# Instructions to follow
Please copy the records below verbatim, from the line containing "Which is higher, considering" through the last line of the records, both included.

# Excerpted data

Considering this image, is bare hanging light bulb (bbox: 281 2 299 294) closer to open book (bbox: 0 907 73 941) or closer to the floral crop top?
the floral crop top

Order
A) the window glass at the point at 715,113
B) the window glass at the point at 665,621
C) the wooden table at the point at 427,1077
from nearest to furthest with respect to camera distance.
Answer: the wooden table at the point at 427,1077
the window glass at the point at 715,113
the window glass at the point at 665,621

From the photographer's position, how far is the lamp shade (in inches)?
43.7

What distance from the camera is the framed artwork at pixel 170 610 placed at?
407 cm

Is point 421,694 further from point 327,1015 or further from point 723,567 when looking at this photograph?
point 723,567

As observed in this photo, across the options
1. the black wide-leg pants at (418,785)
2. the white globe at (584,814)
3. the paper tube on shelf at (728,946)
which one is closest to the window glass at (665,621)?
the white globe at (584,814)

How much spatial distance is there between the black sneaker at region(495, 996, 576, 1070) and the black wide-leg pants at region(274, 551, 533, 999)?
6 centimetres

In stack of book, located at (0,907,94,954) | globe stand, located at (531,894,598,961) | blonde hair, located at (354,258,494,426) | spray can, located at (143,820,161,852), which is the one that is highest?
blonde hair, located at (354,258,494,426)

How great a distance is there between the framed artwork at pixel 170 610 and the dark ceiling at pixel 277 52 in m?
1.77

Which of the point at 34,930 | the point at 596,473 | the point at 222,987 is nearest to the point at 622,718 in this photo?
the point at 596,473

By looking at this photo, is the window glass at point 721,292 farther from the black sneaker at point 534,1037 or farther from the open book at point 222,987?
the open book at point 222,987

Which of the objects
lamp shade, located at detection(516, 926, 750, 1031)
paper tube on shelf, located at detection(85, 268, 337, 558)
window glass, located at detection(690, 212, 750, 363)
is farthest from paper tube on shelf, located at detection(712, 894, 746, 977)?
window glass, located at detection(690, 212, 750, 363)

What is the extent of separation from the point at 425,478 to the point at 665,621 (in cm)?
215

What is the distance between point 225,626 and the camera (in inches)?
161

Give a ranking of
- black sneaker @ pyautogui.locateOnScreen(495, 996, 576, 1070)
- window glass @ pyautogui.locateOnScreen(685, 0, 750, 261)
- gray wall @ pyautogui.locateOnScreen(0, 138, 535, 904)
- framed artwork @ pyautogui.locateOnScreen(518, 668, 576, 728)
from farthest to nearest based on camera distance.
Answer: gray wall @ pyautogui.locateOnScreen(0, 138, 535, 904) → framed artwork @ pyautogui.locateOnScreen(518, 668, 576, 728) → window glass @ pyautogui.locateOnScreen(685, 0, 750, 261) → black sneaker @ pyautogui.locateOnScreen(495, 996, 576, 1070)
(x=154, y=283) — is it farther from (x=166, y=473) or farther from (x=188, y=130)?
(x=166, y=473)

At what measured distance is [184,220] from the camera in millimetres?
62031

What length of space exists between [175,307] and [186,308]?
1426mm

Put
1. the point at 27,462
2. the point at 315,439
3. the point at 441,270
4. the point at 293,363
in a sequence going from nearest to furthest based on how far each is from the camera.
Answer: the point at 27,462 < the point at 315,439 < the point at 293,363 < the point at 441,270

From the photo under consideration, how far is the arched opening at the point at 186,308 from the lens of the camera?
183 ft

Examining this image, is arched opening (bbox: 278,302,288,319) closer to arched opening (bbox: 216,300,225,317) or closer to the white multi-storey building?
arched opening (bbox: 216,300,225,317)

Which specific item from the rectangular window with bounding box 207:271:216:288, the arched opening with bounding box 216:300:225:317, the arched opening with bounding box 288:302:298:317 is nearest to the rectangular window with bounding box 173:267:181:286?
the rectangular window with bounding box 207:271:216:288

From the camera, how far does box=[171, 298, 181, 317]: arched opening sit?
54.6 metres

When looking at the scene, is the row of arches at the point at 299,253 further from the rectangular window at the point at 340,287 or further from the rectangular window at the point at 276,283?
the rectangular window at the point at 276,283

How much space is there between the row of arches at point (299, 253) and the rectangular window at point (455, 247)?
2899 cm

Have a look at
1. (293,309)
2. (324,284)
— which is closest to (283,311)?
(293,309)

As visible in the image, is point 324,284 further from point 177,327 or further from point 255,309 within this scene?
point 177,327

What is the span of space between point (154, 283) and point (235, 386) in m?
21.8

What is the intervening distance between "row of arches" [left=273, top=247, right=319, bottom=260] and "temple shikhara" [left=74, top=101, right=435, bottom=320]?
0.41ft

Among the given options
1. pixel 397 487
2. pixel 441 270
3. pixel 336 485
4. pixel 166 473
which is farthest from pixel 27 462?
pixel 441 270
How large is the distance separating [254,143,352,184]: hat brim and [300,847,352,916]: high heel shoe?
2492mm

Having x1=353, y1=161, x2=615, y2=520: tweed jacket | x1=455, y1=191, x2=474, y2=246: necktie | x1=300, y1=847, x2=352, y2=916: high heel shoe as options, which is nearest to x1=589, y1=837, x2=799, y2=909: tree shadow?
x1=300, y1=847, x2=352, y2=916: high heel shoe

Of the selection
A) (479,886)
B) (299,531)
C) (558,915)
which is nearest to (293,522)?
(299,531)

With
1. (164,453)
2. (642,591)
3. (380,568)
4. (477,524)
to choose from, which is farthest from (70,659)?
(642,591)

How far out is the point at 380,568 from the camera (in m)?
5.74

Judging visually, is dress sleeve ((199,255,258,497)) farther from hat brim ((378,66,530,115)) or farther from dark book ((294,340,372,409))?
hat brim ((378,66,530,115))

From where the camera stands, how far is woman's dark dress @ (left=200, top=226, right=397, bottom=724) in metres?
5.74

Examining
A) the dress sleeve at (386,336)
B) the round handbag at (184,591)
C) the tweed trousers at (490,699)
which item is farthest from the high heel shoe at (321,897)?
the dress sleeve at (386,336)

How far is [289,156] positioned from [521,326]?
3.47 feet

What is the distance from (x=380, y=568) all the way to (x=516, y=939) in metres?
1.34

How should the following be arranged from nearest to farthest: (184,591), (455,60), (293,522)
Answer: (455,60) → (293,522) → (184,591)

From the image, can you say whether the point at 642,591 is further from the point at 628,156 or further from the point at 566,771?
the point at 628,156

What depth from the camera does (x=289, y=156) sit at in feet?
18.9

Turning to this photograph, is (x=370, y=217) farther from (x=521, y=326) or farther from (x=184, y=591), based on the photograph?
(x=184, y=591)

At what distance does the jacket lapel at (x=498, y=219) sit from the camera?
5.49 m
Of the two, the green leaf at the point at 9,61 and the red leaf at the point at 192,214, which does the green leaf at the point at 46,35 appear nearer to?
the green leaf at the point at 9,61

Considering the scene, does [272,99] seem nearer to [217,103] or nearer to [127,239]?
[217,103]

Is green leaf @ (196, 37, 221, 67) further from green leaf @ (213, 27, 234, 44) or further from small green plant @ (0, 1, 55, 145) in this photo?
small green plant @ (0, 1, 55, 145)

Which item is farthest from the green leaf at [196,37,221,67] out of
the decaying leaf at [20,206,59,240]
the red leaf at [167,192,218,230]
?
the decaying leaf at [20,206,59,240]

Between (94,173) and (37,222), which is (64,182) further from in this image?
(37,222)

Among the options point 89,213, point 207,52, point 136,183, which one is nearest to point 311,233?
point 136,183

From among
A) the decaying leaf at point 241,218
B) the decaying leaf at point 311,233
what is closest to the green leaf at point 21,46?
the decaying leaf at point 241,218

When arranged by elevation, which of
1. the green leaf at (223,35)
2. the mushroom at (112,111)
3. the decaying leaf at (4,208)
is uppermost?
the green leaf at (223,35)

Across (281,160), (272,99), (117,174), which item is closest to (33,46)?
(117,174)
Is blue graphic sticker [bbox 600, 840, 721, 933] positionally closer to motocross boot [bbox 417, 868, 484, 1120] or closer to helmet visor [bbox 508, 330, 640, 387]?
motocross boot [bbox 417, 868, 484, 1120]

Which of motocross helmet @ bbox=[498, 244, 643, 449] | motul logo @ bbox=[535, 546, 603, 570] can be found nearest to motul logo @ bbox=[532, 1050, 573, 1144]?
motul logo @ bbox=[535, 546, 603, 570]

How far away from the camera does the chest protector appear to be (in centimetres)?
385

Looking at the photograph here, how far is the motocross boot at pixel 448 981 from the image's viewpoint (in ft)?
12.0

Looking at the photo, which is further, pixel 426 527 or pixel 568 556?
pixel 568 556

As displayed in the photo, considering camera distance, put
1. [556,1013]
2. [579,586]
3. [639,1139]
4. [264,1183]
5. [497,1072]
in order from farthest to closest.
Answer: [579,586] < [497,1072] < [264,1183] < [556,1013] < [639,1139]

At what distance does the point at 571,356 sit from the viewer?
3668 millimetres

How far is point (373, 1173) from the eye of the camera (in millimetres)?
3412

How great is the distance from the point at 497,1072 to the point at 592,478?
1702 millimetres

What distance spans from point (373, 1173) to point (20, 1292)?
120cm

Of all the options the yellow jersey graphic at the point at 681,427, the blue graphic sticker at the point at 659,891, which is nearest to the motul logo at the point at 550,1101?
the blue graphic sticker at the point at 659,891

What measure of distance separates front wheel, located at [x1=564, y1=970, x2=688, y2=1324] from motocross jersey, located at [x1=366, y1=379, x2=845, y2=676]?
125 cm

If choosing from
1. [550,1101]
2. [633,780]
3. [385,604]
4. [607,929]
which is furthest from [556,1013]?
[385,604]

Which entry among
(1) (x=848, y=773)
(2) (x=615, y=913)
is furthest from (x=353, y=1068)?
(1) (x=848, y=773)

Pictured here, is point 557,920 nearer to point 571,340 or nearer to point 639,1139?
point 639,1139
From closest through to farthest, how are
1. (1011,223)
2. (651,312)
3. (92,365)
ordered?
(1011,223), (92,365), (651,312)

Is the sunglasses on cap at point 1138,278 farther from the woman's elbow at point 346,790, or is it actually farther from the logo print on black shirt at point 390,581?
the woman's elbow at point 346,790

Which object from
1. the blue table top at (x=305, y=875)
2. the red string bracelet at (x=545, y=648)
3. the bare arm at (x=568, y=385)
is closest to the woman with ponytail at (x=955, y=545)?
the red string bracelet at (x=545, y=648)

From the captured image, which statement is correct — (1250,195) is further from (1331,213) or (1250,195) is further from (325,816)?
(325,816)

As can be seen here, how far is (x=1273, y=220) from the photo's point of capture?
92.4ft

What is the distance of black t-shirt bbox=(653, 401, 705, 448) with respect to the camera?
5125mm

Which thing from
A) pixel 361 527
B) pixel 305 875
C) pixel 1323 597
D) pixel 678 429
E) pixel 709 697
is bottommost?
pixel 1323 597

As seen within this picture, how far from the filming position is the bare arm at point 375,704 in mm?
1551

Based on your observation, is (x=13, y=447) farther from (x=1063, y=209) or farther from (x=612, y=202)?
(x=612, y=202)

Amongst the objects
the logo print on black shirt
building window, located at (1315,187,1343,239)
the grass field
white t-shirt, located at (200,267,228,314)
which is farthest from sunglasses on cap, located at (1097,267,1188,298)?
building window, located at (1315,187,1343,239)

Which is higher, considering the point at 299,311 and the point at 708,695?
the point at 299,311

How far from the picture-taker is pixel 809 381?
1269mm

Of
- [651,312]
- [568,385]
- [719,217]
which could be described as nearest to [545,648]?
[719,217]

# Expected output
Which is higher, considering the point at 299,311 and the point at 708,695?
the point at 299,311

How far from the picture-taker is pixel 809 381?
1269mm

Of
- [651,312]
- [568,385]
- [719,217]
which could be described as nearest to [545,648]?
[719,217]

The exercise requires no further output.